My absolute favourite web app at the moment (and is something that I’ve been using for a number of years) is extremely simple, but very important for me. Time and Date is my fourth because with people in Australia, Estonia, Denmark, France, Holland, Poland, and the USA I need to ensure that I am not calling them out of hours. You can create your own applet, and I quite proudly have my time zones in a Mozilla tab to refer to when needed.

Tim is founder/director of Elemental Communications

PART TWO



 

Comments

Ian B. / 27/05/2008 / 08:21 / http://www.lern2play.com

Voixio.com could become a Skype killer if they have some money in the back, otherwise they won't be around for very long time.

Sarunas / 27/05/2008 / 08:56 / http://sarunas.mikelevicius.lt

Definitly Gmail, and all G integrated appilcations (G Analytics, G Docs ...)

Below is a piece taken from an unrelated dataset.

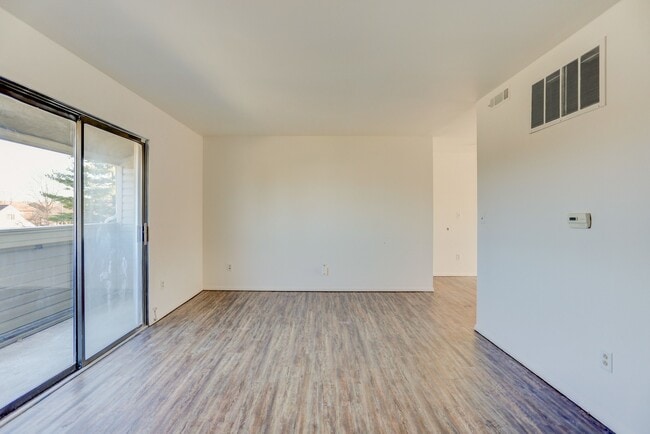 Building Photo - UPDATED 2 BEDROOM CONDO- Available August ...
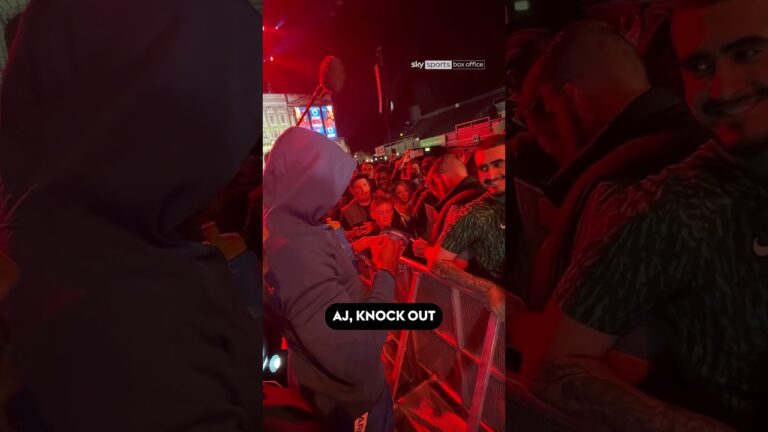 Anthony Joshua tells fans he wants a KNOCKOUT! 🔮 #JoshuaDubois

Dan / 27/05/2008 / 14:20 / http://silvertankard.wordpress.com

As much as I'd like to declare my love for some obscure little app, I have to jump on the Google bandwagon and say having an iGoogle homepage. Even though it's so distracting that I never get any work done...

Sondra / 01/06/2008 / 16:06 / http://www.sondrasneed.com

Google Apps especially Google Docs. Working with teams around the city or around the world, we are able to edit the same document without creating volumes of untraceable emails or authors of edits. It's brilliantly simple even for technophopes on the team.

As Google has been from the beginning, immensely important.

Derek Organ / 05/06/2008 / 13:41 / http://1timetracking.com

Gmail (mobile version), rescuetime, skype, sugarsync

I absolutely love sugarsync at the moment.


for business
Blinksale (http://www.blinksale.com )
1time (http://1timetracking.com )
Basecamp (http://www.basecamphq.com )

david / 27/06/2008 / 17:13 / http://www.fettspielen.de

www.netvibes.com is the best. Disclaimer: I dont work for them. why is it great. Because it organizes RSS Feeds in most efficient manner.

Matt / 01/07/2008 / 09:08

Voixio sounds great but the website says it's temporarily offline at the moment.
Currently i use Gmail as my main web app.